* **Page extract**
==================================================

Corporate Governance

Board of Directors
According to Articles of Incorporation, the Company should have seven (7) to nine (9) directors and adopt the candidate nomination system. Directors are elected by the shareholders from a roster of director candidate announced by the Company. Each director will serve an office term of three years and may be re-elected.
Board Members
The fourth term of Board of Directors has nine directors including four independent directors, the term of service is from June 15, 2020 to June 14, 2023.
Title and Name | Education/Experience |
---|---|
Simon Lin Chairman (Wistron Corporation Representative) |
Bachelor degree from National Chiao Tung University President of Acer Inc. |
Frank Lin Director (Wistron Corporation Representative) |
Bachelor of Accounting, Feng Chia University Chief Financial Officer of Acer Inc. |
Emily Hong Director |
The Alumni Association of Executives Program, Graduate School of Business Administration, National Chengchi University Bachelor of Political Science, National Taiwan University General Manager of Enterprise Product Group and Cloud Business Group in Wistron Corp. Vice General Manager in Acer Inc. |
Sunlai Chang Director |
Ph. D., University of Maryland, College Park. Bachelor of Science in Mechanical Engineering, National Taiwan University Director of Mechanical Design, Enterprise Business Group in Wistron Corp. |
Steven Lu Director |
Master of Business Administration, The Fuqua School of Business Bachelor and Master of Science in Computer Science & Information Engineering, National Taiwan University Senior Director of Enterprise Business Group in Wistron Corp. Senior Manager of Server and Storage Group in Acer Inc. |
Simon Dzeng Independent Director |
Doctorate, Accounting Dept., Drexel University Master, Business Administration Dept., Drexel University Bachelor of Business Administration, National Taiwan University Vice President in Mega Financial Holding Co., LTD. Chairman of Mega Bills Finance Co., LTD. Senior Vice President of China Development Financial Holding Corp. and General Manager in China Development Industrial Bank |
Charles Kau Independent Director |
Master of Chemical Engineering, North Carolina State University Chairman of Inotera Memories, Inc. General Manager of Nanya Technology Corporation |
Cathy Han Independent Director |
Master of Business Administration, University of Connecticut Senior Vice President of Principal Investment Dept., China Development Industrial Bank Executive Vice President of Business Development Dept., CDIB Capital Group |
Victor Cheng Independent Director |
Doctorate, Jurisprudence Dept., Stanford University Bachelor, School of Law, Soochow University Professor, National Taiwan University of Science and Technology Professor, School of Law, Shih Hsin University Director and Dean, Institute of Intellectual Property, Shih Hsin University Legal Supervisor in Acer Inc. |
Committees
Audit Committee
Wiwynn has set up the Audit Committee via special shareholders’ meeting on January 17, 2018. The Audit Committee is composed of all Independent Directors, namely, Mr. Simon Zeng, Mr. Charles Kau, Ms. Cathy Han, and Mr. Victor Cheng. Mr. Simon Dzeng is the committee chairman, each committee will serve an office term from June 15, 2020 to June 14, 2023.

==================================================

* **Supplied data**

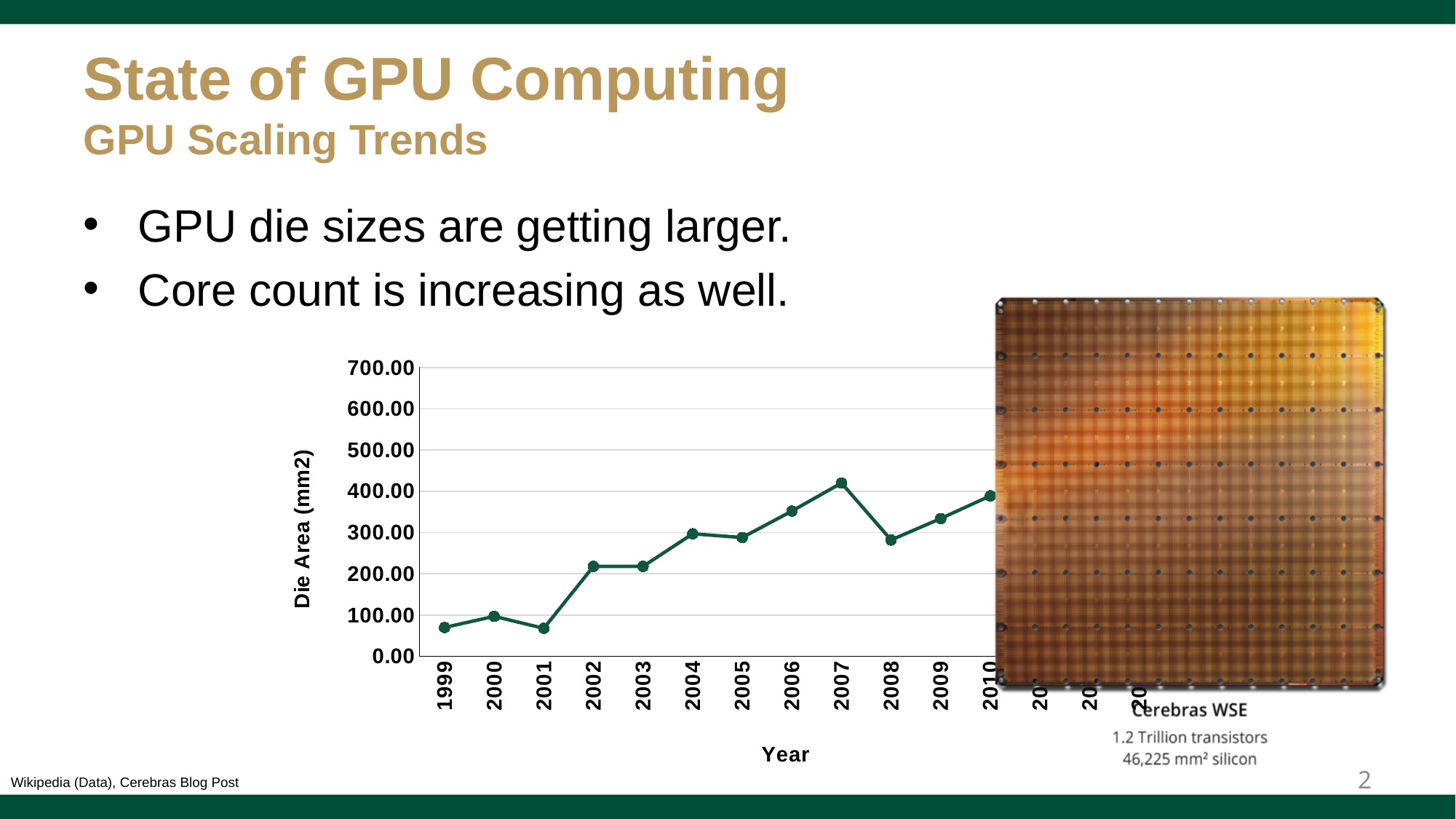
What kind of chart is shown on the slide? line chart What is the label of the vertical axis of the chart? Die Area (mm2) Is the die area for 2001 greater or less than 200.00? less Overall, does the die area rise or fall from 1999 to 2010? rise Is the die area for 1999 greater or less than 100.00? less Among the years 1999 to 2010, which year has the highest die area? 2007 Is the die area for 2007 greater or less than 300.00? greater Which year has a larger die area, 2000 or 2002? 2002 Which year has a larger die area, 2007 or 2008? 2007 What is the label of the horizontal axis of the chart? Year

==================================================

* **Actions to take**
[1] On what date did the corporate governance page say the Audit Committee was set up?
[2] Carry on the corporate governance page from its final sentence.

* **Answers to the problems**
[1] January 17, 2018, at a special shareholders' meeting.

[2]
The operation of the Audit Committee shall be handled in accordance with the “Audit Committee Charter” of the Company and related laws. The Audit Committee meets before each regular quarterly board meeting, the function of Audit Committee is to examine the Company’s internal control systems, internal audit executions, as well as major financial activities, and communicate with internal auditor and CPAs to supervise the Company’s operations and risk controls.
The Audit Committee is responsible to review the following major matters:
- Financial reports
- The offering, issuance, or private placement of equity-type securities
- Accounting Policies and Procedure
- Assessment of the effectiveness of the internal control system
- Direct and Indirect investments
- Asset transactions or derivatives trading of a material nature
- Loans of funds, endorsements, or provision of guarantees of a material nature
- Corporate risk management
- Regulation compliance
- The hiring or dismissal of an attesting CPA, or the compensation given thereto, and evaluate the independence and suitability of the CPA
Audit Committee Members
Name and Title | Education/Experience |
---|---|
Simon Dzeng Independent Director (Chairman) |
Doctorate, Accounting Dept., Drexel University Master, Business Administration Dept., Drexel University Bachelor of Business Administration, National Taiwan University Vice President in Mega Financial Holding Co., LTD. Senior Vice President of China Development Financial Holding Corp. and General Manager in China Development Industrial Bank |
Charles Kau Independent Director |
Master of Chemical Engineering, North Carolina State University Chairman of Inotera Memories, Inc. General Manager of Nanya Technology Corporation |
Cathy Han Independent Director |
Master of Business Administration, University of Connecticut Senior Vice President of Principal Investment Dept., China Development Industrial Bank Executive Vice President of Business Development Dept., CDIB Capital Group |
Victor Cheng Independent Director |
Doctorate, Jurisprudence Dept., Stanford University Bachelor, School of Law, Soochow University Professor, National Taiwan University of Science and Technology Professor, School of Law, Shih Hsin University Director and Dean, Institute of Intellectual Property, Shih Hsin University Legal supervisor in Acer Inc. |
Communications of Independent Directors with Internal Auditors and CPAs
Compensation Committee
The Compensation Committee was set up on October 30, 2017 and consists of 3 members.
The Authority of Compensation Committee
The Committee faithfully performs the following duties and submits all recommendations to the board of directors for discussion.
- Reviewing “Compensation Committee Charter” of the Company and making recommendations for amendments.
- Establishing and periodically reviewing the performance assessment, and the policies, systems, standards, and structure for the
compensation of the directors, and managerial officers of the Company. - Periodically evaluate and prescribe the remuneration of director and managerial officers.
Compensation Committee Members
The term of service of second Compensation Committee is from June 15, 2020 to June 15, 2023.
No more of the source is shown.